Thursday, 25 November 2010

Cold Comfort

I have never seen the like. Buses reaching Lanchester from as far away as Newcastle, but into and out of Durham impregnable. Thank heavens for bacon sandwiches, nice cups of tea, and Radio Four. Saint Bede's is closed; gone are the days when it stayed open even throughout a month-long bus strike, on the grounds that Lanchester people could still come in (and we did). So much for global warming, eh?

I know, I know. As far as I can tell, any weather whatever is somehow attributable to it. But I still refuse to allow climate change to be used as an excuse to destroy or prevent secure employment, to drive down wages or working conditions, to arrest economic development around the world, to forbid the working classes and non-white people from having children, to inflate the fuel prices that always hit the poor hardest, or to restrict either travel opportunities or a full diet to the rich.

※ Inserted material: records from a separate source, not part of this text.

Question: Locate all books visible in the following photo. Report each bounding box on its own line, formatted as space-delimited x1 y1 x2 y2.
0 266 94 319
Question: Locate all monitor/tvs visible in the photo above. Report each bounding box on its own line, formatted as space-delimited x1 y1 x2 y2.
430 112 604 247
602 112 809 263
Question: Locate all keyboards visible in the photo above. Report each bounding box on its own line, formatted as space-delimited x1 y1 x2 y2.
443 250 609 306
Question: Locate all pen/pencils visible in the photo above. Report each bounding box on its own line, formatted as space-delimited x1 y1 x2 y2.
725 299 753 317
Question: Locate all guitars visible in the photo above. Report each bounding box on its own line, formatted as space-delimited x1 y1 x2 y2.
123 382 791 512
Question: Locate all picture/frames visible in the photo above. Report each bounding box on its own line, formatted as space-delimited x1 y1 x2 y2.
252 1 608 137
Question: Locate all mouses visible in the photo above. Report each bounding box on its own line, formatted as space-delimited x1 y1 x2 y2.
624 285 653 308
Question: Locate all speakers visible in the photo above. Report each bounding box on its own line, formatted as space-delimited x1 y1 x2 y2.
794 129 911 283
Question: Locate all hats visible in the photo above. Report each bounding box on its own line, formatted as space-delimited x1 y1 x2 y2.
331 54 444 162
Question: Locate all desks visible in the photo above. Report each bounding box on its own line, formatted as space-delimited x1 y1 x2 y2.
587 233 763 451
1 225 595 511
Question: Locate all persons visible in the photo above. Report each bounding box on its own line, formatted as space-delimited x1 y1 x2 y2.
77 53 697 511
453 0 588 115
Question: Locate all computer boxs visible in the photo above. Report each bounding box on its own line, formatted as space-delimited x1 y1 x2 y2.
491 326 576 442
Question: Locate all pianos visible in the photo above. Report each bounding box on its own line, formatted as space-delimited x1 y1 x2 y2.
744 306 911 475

Reducing CO2 emissions to those effects has been a solution in search of a problem for decades: 35 or 40 years ago, it was supposed to have been the answer to global cooling. Lo and behold, that was supposed to mean no more proper jobs, no more proper wages or working conditions, no more economic development in the poor world, no more breeding by the proles and darkies, no more cheap fuel, no more mass travel, and no more meat-eating by the common people. Hell, what could you do?

But in those days there were still proper unions, close ties between European countries and their former colonies, and mass parties of the real Left. Still, it has only taken these people 40 years and a complete U-turn as to the nature of the problem. It doesn't matter what the question is: this will be always be their answer to it, for reasons that are only too obvious.

I am told that the global cooling theory was "far from mainstream". If so, then that was only because there were then still the political forces to stop it. The global warming lot have managed to create an entire academic field to which one can only belong by sharing their presuppositions; an old trick, but not one ordinarily associated so much with science. What does that tell you?

If anyone ever tells you that the answer to an environmental problem is no more proper jobs, no more proper wages or working conditions, no more economic development in the poor world (with India and China certain to pay no attention these days, anyway), no more breeding by the proles and darkies, no more cheap fuel, no more mass travel, or no more meat-eating by the common people, then write them off as politicised cranks. They said that about global cooling, they say it about global warming, and much else besides.

Unless they can come up with a solution which does not destroy or prevent secure employment, does not drive down wages or working conditions, does not arrest economic development around the world, does not forbid the working classes and non-white people from having children, does not inflate the fuel prices that always hit the poor hardest, and does not restrict either travel opportunities or a full diet to the rich, then they are not really interested in the presenting issue, and cannot complain too much if the people whom they propose to beggar, sterilise, freeze, confine and starve become distinctly sceptical about the very existence of any question to which that fate is supposed to be the answer.

1 comment:

  1. As a member of one of the early classes at St Bede's when it opened as a Grammar Technical school in the dim and distant past, I can testify both to the weather conditons of the area (always heavy snow, the roads down the hills from Annfield Plain in one direction and Consett in another always slippery but made passable) and to the fact that not once were we ever let off school. It remained opened, the buses remained running and the roads were made to be passable.

    The one road that always seemed to be clear, ironically, in view of what you say, was the road from Durham, which was somewhat flatter than the other three roads leading into Lanchester. Happy days!